:: SELECTED PASSAGE ::
Custom Datasources
Contents
Custom Datasources#
Note
This MongoDatasource guide below is for education only. For production use of MongoDB in Ray Datasets, see Creating Dataset from MongoDB.
Ray Datasets supports multiple ways to create a dataset,
allowing you to easily ingest data of common formats from popular sources. However, if the
datasource you want to read from is not in the built-in list, don’t worry, you can implement
a custom one for your use case. In this guide, we will walk you through how to build
your own custom datasource, using MongoDB as an example.
By the end of the guide, you will have a MongoDatasource
that you can use to create dataset as follows:
# Read from custom MongoDB datasource to create a dataset.
ds = ray.data.read_datasource(
MongoDatasource(),
uri=MY_URI,
database=MY_DATABASE,
collection=MY_COLLECTION,
pipelines=MY_PIPELINES
)
# Write the dataset to custom MongoDB datasource.
ds.write_datasource(
MongoDatasource(), uri=MY_URI, database=MY_DATABASE, collection=MY_COLLECTION
)
Tip
There are a few MongoDB concepts involved here. The URI points to a MongoDB instance, which hosts Databases and Collections. A collection is analogous to a table in SQL databases. MongoDB also has a pipeline concept, which expresses document processing in a series of stages (e.g. match documents with a predicate, sort results, and then select a few fields). The execution results of the pipelines are used to create dataset.
A custom datasource is an implementation of Datasource
. In the
example here, let’s call it MongoDatasource
. At a high level, it will have two
core parts to build out:
Read support with
create_reader()
Write support with
do_write()
.
Here are the key design choices we will make in this guide:
MongoDB connector: We use PyMongo to connect to MongoDB.
MongoDB to Arrow conversion: We use PyMongoArrow to convert MongoDB execution results into Arrow tables, which Datasets supports as a data format.
Parallel execution: We ask the user to provide a list of MongoDB pipelines, with each corresponding to a partition of the MongoDB collection, which will be executed in parallel with
ReadTask
.
For example, suppose you have a MongoDB collection with 4 documents, which have a partition_field
with values 0, 1, 2, 3.
You can compose two MongoDB pipelines (each handled by a ReadTask
) as follows to read the collection in parallel:
# A list of pipelines. Each pipeline is a series of stages, typed as List[Dict].
my_pipelines = [
# The first pipeline: match documents in partition range [0, 2)
[
{
"$match": {
"partition_field": {
"$gte": 0
"$lt": 2
}
}
}
],
# The second pipeline: match documents in partition range [2, 4)
:::
- WRITTEN EXERCISE: Repeat the portion of the custom datasources guide above word for word, starting with "Ray Datasets supports" and going on through "as an example.".
:: RECORDS ::
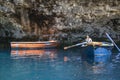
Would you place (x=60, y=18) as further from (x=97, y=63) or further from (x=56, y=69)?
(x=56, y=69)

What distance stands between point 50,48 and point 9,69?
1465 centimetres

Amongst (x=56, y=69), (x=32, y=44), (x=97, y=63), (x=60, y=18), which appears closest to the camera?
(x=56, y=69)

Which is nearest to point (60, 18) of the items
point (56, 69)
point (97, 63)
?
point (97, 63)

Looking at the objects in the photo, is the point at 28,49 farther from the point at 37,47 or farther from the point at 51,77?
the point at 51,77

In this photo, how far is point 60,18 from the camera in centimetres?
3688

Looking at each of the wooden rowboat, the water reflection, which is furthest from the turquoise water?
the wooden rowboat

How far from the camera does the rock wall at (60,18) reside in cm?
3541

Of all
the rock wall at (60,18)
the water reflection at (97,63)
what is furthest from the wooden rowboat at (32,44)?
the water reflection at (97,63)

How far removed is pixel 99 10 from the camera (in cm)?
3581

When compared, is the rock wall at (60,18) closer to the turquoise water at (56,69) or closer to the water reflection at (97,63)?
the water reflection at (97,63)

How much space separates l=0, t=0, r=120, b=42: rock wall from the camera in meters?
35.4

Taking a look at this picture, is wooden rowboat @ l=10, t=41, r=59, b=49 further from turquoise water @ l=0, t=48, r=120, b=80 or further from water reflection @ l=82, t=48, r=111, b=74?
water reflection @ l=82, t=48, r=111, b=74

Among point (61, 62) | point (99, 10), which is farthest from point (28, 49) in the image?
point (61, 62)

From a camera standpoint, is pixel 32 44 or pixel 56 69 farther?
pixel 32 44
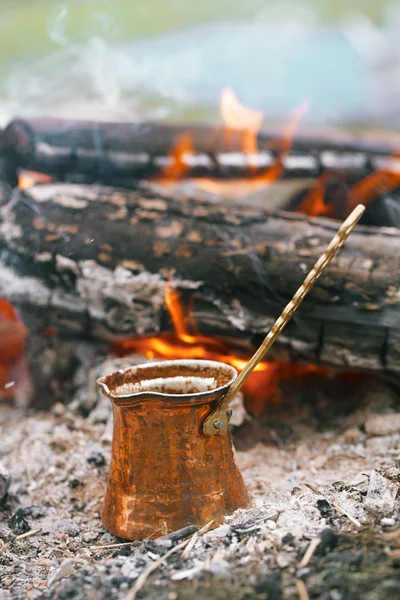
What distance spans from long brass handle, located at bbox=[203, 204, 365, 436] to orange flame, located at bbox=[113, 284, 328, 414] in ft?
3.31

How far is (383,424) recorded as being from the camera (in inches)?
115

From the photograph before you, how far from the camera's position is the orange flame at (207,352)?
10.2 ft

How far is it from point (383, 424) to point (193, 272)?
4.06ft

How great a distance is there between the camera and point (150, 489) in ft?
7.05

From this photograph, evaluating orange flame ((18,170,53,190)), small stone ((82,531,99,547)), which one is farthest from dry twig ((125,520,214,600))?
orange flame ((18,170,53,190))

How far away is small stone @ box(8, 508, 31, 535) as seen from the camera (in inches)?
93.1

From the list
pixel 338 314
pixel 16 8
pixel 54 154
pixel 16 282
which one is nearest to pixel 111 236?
:::
:: RECORDS ::
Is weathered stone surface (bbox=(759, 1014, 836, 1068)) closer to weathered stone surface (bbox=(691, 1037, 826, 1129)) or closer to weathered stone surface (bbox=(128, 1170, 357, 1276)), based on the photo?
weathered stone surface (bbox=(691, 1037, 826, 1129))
:::
- REPLY:
Ray Datasets supports multiple ways to create a dataset,
allowing you to easily ingest data of common formats from popular sources. However, if the
datasource you want to read from is not in the built-in list, don’t worry, you can implement
a custom one for your use case. In this guide, we will walk you through how to build
your own custom datasource, using MongoDB as an example.